Bug 277959 - Refactor of usr.sbin/daemon caused regression in restart parameter
Summary: Refactor of usr.sbin/daemon caused regression in restart parameter
Status: In Progress
Alias: None
Product: Base System
Classification: Unclassified
Component: bin (show other bugs)
Version: 13.3-STABLE
Hardware: Any Any
: --- Affects Many People
Assignee: Kyle Evans
URL: https://reviews.freebsd.org/D47003
Keywords: regression, vendor
: 282694 (view as bug list)
Depends on:
Blocks:
 
Reported: 2024-03-25 20:12 UTC by Andrew Walker
Modified: 2024-12-18 10:43 UTC (History)
8 users (show)

See Also:


Attachments

Note You need to log in before you can comment on or make changes to this bug.
Description Andrew Walker 2024-03-25 20:12:39 UTC
/usr/sbin/daemon was refactored to use kqueue in b64f569e5c051ff1acbfd7fefb3d32005957fc80. 

As a result of this if daemon is being used to supervise process with -r -R, then if supervised child process dies and SIGTERM sent to daemon, it will hang indefinitely (observed 24 hour hang).

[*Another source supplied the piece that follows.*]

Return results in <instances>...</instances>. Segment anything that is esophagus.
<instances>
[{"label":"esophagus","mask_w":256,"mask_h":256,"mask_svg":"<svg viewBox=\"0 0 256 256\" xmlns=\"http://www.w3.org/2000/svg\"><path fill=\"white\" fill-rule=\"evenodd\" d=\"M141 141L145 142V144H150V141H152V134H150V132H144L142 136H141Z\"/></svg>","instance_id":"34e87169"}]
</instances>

For example if daemon is used to monitor collectd as follows:

/usr/sbin/daemon -f -p /var/run/collectd.pid -P/var/run/collectd-daemon.pid -r -R 60 /usr/local/sbin/collectd -f

and then

kill -9 <collectd pid>

and then
kill -15 <collectd-daemon.pid>

last kill reproduces issue.

Reverting to daemon from before above-referenced commit fixes issue.
Comment 1 Ray Bellis 2024-05-15 10:18:47 UTC
Possibly related, but since upgrading to 13.3 we've seen repeated instances of `daemon` exiting but leaving the child process (a Perl script) running.

It's feasible that this is associated with a perl libwww POST that is timing out, perhaps raising a signal that is propagating to `daemon`?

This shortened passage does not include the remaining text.